AUFGABE: Geben Sie aus dem Lesetext unten den Abschnitt zwischen „1948 erfolgte die“ und „sieben Nebenanschließer besitzt.“, beide einschließlich, wortgetreu aus.

1948 erfolgte die Vereinigung mit der Firma Kopex und u. a. die Produktion von biegsamen Isolierrohren.

In der DDR war das Werk an das Rohrkombinat Riesa angeschlossen und wurde unter dem Namen Rohr- und Kaltwalzwerk bekannt. Der im Betrieb kaltgewalzte Bandstahl dient zum überwiegenden Teil der eigenen Rohrproduktion. Bis heute ist das Werk Spezialist für längsnahtgeschweißte Stahlrohre, die vorwiegend im Gerüst- und Anlagenbau eingesetzt werden.

Das Werk erhielt 1953 einen Gleisanschluss durch den Bau einer rund 3,7 km langen Hauptanschlussbahn, die zwischen dem Bahnhof Chemnitz-Süd und dem Haltepunkt Chemnitz-Reichenhain von der DB-Strecke abzweigt und sieben Nebenanschließer besitzt.

EXTRAHIERTE DATEN:

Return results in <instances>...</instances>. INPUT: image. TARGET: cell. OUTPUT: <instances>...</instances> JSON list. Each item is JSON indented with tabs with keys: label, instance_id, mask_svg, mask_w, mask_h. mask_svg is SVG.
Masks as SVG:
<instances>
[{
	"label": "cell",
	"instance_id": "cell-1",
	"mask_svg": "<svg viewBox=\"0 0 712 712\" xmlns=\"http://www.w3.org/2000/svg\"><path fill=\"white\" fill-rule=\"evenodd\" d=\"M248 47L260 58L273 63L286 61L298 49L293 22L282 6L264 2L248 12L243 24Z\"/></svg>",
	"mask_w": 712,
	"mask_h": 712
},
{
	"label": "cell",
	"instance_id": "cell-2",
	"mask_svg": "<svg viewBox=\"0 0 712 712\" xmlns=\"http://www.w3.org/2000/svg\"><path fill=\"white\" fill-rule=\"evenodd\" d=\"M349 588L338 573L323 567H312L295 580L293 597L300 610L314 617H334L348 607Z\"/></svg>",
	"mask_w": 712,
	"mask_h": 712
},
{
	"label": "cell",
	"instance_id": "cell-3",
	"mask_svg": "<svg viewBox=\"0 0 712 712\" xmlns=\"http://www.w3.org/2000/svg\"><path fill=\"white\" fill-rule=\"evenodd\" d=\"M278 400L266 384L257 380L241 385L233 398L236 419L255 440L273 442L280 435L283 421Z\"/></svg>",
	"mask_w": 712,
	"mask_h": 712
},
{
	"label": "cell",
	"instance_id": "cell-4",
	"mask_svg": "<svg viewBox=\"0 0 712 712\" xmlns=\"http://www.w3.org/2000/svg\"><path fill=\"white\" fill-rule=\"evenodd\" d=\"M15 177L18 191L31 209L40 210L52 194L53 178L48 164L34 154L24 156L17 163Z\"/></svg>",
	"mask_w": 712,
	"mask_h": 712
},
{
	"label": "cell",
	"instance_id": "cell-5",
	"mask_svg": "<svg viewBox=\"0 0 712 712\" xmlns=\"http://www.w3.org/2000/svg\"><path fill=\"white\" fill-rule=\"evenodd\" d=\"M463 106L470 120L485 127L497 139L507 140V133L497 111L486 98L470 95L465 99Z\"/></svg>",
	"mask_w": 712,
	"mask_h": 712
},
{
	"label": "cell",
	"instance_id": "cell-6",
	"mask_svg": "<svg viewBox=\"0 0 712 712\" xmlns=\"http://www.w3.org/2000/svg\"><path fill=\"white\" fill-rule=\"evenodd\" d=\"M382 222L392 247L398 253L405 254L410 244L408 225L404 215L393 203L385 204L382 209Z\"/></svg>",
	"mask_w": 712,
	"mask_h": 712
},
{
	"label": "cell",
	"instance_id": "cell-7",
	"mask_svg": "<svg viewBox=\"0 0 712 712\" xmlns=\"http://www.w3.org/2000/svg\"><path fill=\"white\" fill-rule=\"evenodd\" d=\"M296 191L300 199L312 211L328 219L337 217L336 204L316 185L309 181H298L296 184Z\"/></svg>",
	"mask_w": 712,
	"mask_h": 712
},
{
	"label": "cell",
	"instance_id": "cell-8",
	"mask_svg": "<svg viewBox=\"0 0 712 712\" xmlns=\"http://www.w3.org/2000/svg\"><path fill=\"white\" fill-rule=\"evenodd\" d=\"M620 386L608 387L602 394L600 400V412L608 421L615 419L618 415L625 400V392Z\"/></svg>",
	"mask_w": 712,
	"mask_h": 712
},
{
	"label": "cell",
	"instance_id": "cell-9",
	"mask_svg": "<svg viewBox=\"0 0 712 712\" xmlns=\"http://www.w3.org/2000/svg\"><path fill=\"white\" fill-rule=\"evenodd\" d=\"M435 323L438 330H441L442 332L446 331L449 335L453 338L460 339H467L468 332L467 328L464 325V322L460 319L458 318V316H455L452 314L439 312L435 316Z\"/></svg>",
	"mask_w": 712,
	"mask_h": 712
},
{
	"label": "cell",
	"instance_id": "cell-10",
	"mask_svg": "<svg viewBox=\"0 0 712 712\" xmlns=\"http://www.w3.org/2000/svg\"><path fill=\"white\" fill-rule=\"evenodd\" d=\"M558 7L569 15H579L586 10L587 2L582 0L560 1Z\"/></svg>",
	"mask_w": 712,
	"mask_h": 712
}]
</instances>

ANTWORT ZUR AUFGABE:
1948 erfolgte die Vereinigung mit der Firma Kopex und u. a. die Produktion von biegsamen Isolierrohren.

In der DDR war das Werk an das Rohrkombinat Riesa angeschlossen und wurde unter dem Namen Rohr- und Kaltwalzwerk bekannt. Der im Betrieb kaltgewalzte Bandstahl dient zum überwiegenden Teil der eigenen Rohrproduktion. Bis heute ist das Werk Spezialist für längsnahtgeschweißte Stahlrohre, die vorwiegend im Gerüst- und Anlagenbau eingesetzt werden.

Das Werk erhielt 1953 einen Gleisanschluss durch den Bau einer rund 3,7 km langen Hauptanschlussbahn, die zwischen dem Bahnhof Chemnitz-Süd und dem Haltepunkt Chemnitz-Reichenhain von der DB-Strecke abzweigt und sieben Nebenanschließer besitzt.